- Exercise tasks
(a) In the hi-fi commentary, why did things sound brighter and brighter with B&W's new diamond tweeter? Answer in one to three sentences.
(b) Take the hi-fi commentary further from the point where it stops, in the same informal voice.
::: Document extract :::
Having spoken to a few dealers recently and a few companies, the hot product is the integrated box. People are getting cheesed off with the mad excess boxes that do not represent good value for money with enormous price increases. With price barriers removed some just go mad and although slightly better at what cost? B&W went mad with their new diamond tweeter. They boosted the HF to show how good it was and things got brighter and brighter. ARC replaced £14K amplifiers with £21K amps. But we are seeing changes, an Audionote all-in-one Cobra. And Unison Research's S6, an oldish design, still sounds superb. But some new speakers have lots of detail but sound thin and unreal. Give me the music, man.

I am in the middle of trying out expensive stuff at the moment, no names no pack drill yet, but hell the musically most satisfying amp is a little Luxman Class A amplifier. It sounds much better than a £20K behemoth and a £13K valve integrated. And as for the speakers....don't ask. No price barriers, no restraint, all excess. And yes I have carefully moved them and measured them and still......
::: Provided data :::
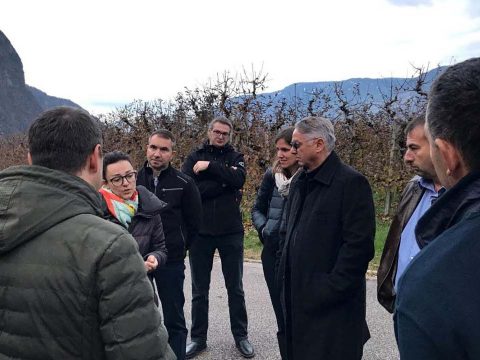 Székelyföld és Dél-Tirol között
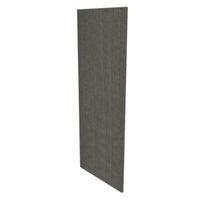 Form Perkin Grey Oak Storage Partition Panel (H)1208mm (W)480mm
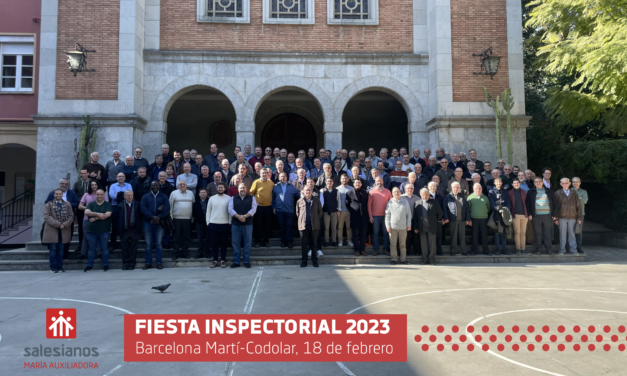 La Festa de la Comunitat Inspectorial 2023 mostra la plenitud del rostre actualitzat de Don Bosco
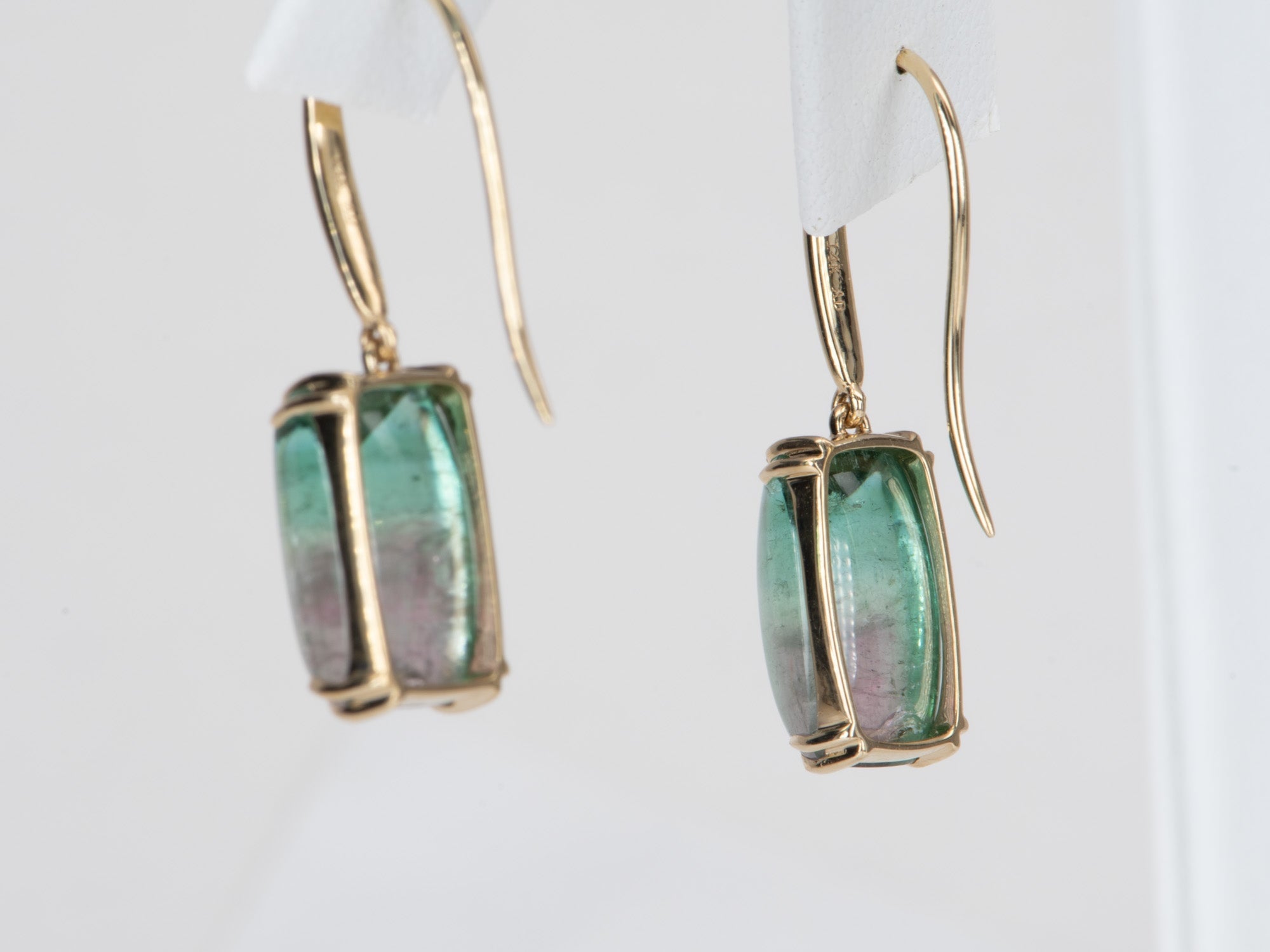 Connect the Dots Earrings – Aurora Oro Jewelry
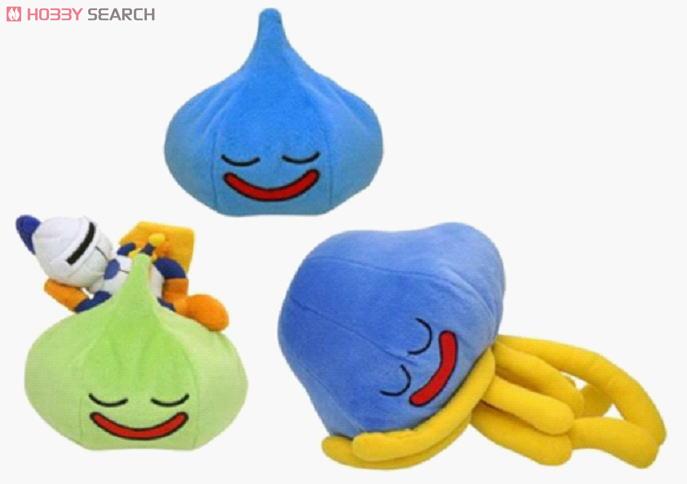 ドラゴンクエストX なかまモンスターぬいぐるみ すやすやスライム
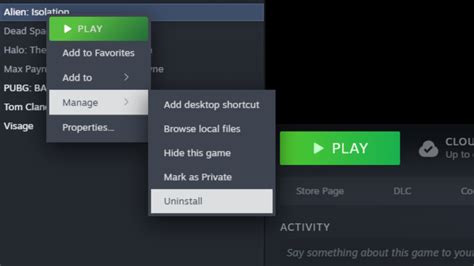 How to Delete Steam Games from Your Computer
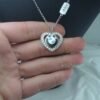 BMW Necklace Handmade Love Customised 925 Silver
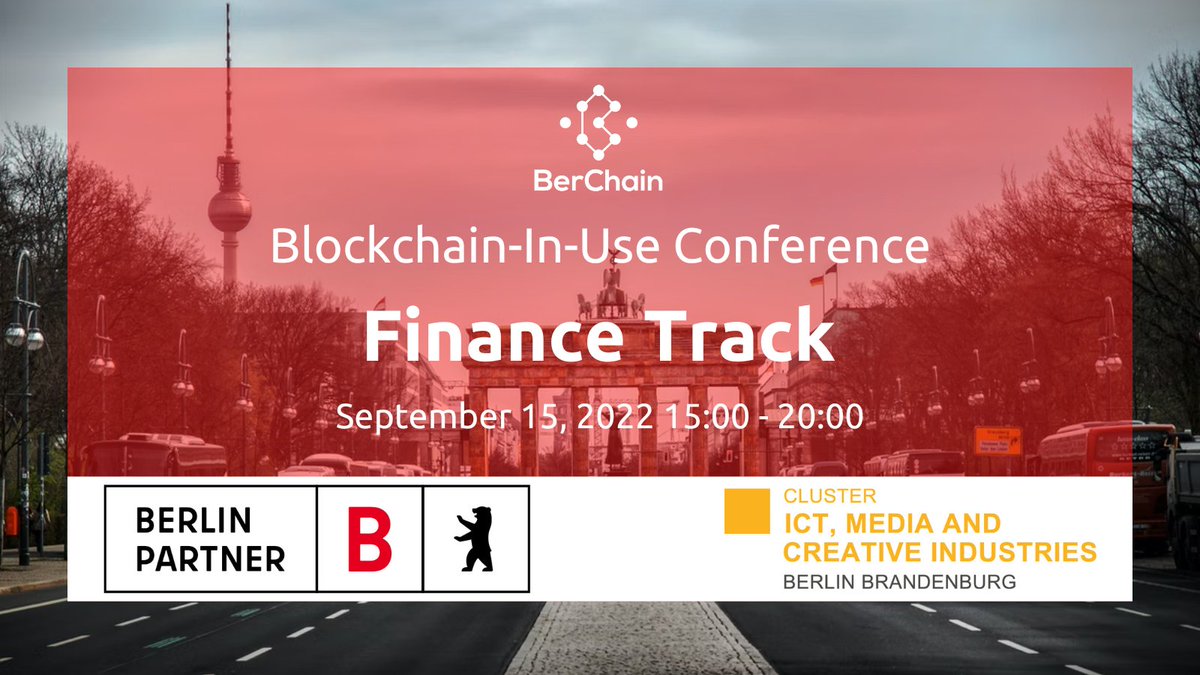 Decentralized finance (#DeFi) is a novel approach of providing financial services which will be discussed with:

<a href="/WernerHoffm/">Werner Hoffmann</a> from <a href="/Pekuna_Steuer/">Pekuna</a>
<a href="/JScigala/">JS</a> from <a href="/thestandard_io/">TheStandard.io</a>
<a href="/peterlih/">Peter Grosskopf</a> from <a href="/UltimateMoney/">Ultimate Money</a>
<a href="/BalazsDeme/">Balazs Deme</a> from @pile_capita
&amp; <a href="/AchimOelgarth/">Achim Oelgarth</a> 

eventbrite.co.uk/e/blockchain-i…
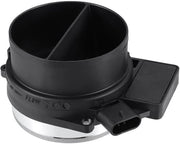 Misuratore di flusso d'aria per Cadillac CTS - Plastica - Adattamento specifico per veicoli - Compatibile con più modelli - Nr. 25168491 - Nero - Misuratore di massa d'aria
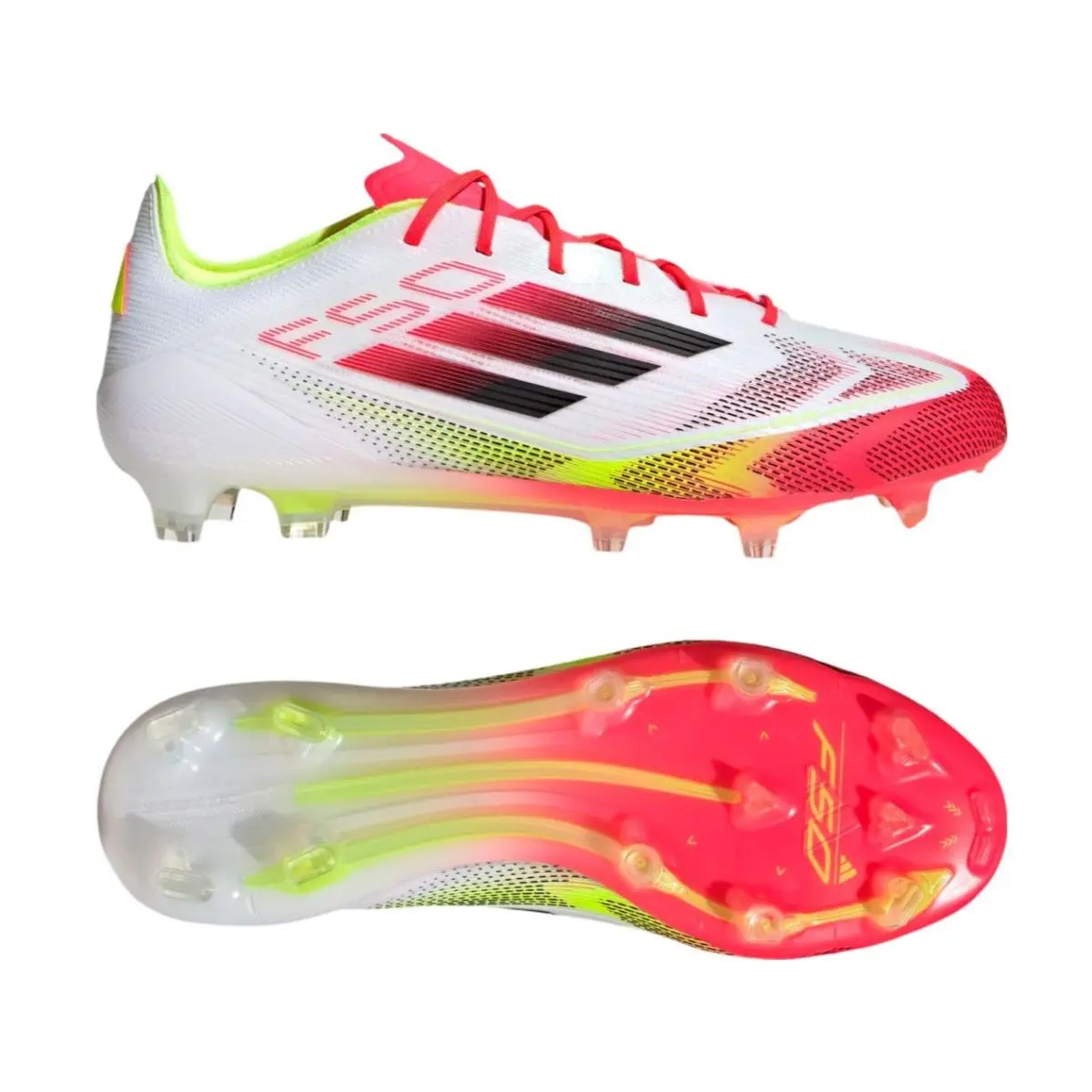 Adidas shoes - adidas adizero F50 - adizero - IE1289 - White 21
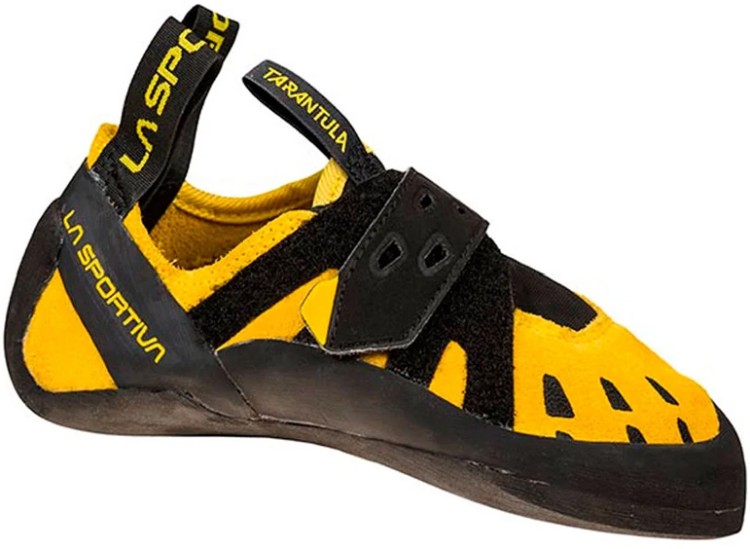 Скальные туфли La Sportiva Tarentula JR 30P900100 35 желтый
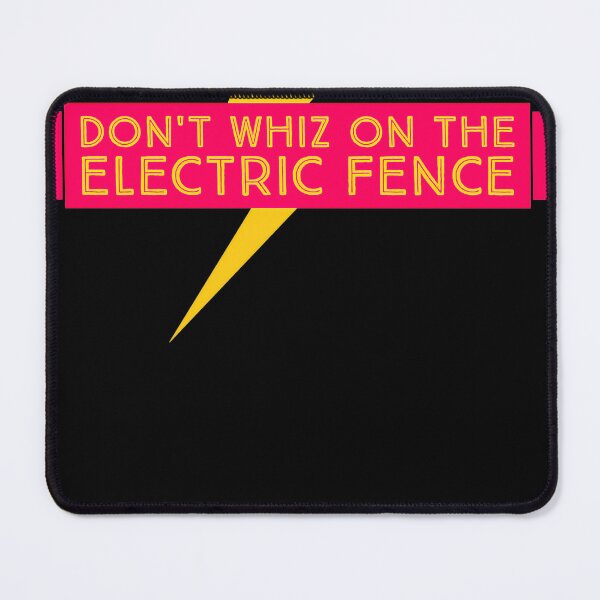 Item preview, Ren Stimpy  Whiz on the Electric Fence designed and sold by WooWyyesa.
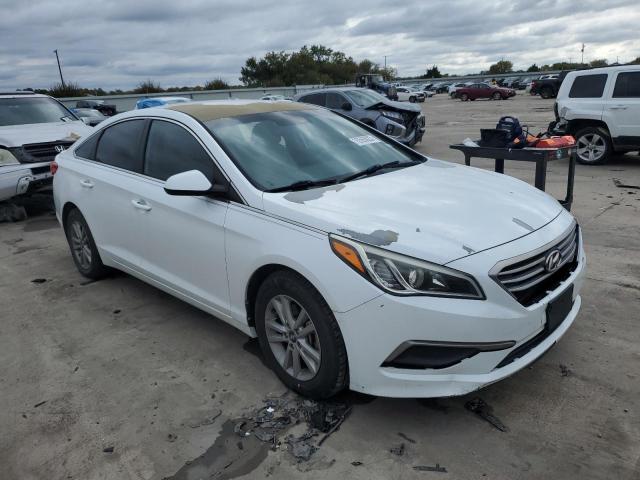 Photo 3 VIN: 5NPE24AF4GH261476 - HYUNDAI SONATA 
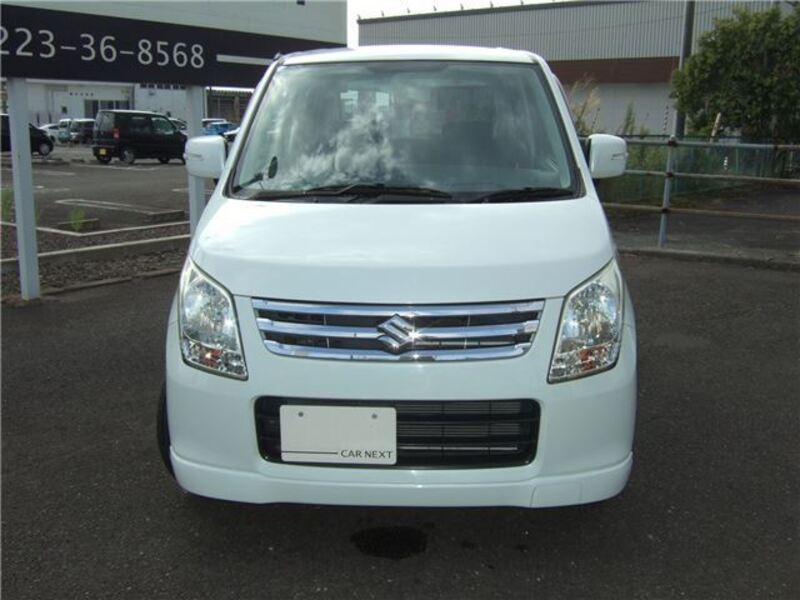 WAGON R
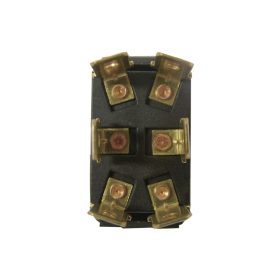 Coles Hersee 58027-07BX Rocker Switch On_Off_On 12v 25a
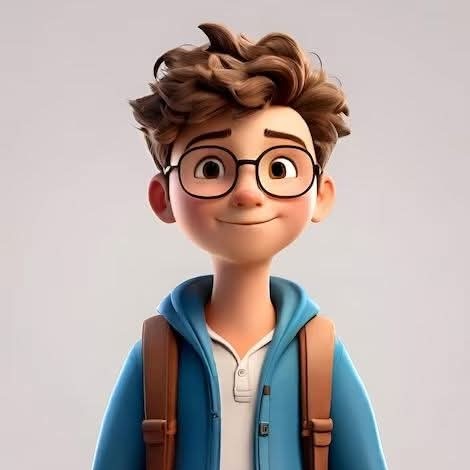 cartoon profile image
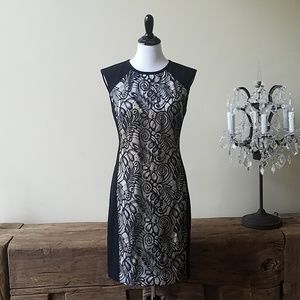 Trina Turk lace dress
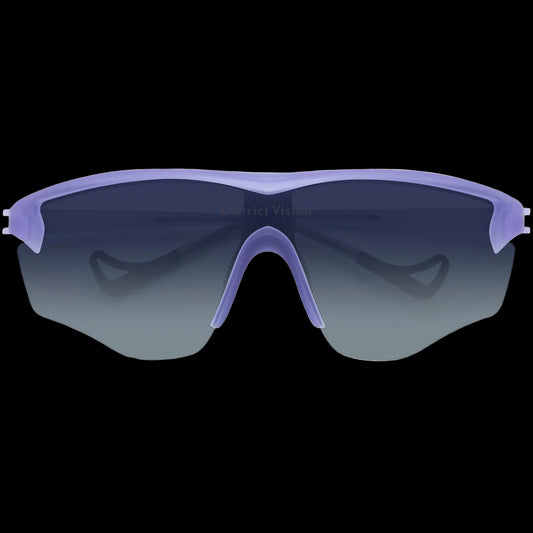 District Vision - Junya Racer
Style # DVG003
Color : Periwinkle / D+ Blue Gradient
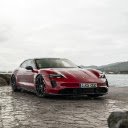 Porsche Taycan Sport Turismo  screen for extension Chrome web store in OffiDocs Chromium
:::
- List of answers
(a) B&W boosted the high frequencies to show how good the new diamond tweeter was, and that made the sound grow brighter and brighter.

(b)
I can't deny the improvements being made but they are musically small and do these significant changes occur every 18 months?

But there are some really, really good companies doing the right thing. No huge detail shot at you, thin sounding 'stuff' but human beings making music that you want to listen to for hours and hours. But they are getting rarer as companies go off the straight and narrow. Hence, the attraction in older equipment where the music was the key issue not a new USP, market hook, or market speak.

There is also a lot of dross old equipment that should remain forgotten. Maybe we need a thread with the really good used equipment highlighted? Get a good example and pitch it against some well reviewed new stuff.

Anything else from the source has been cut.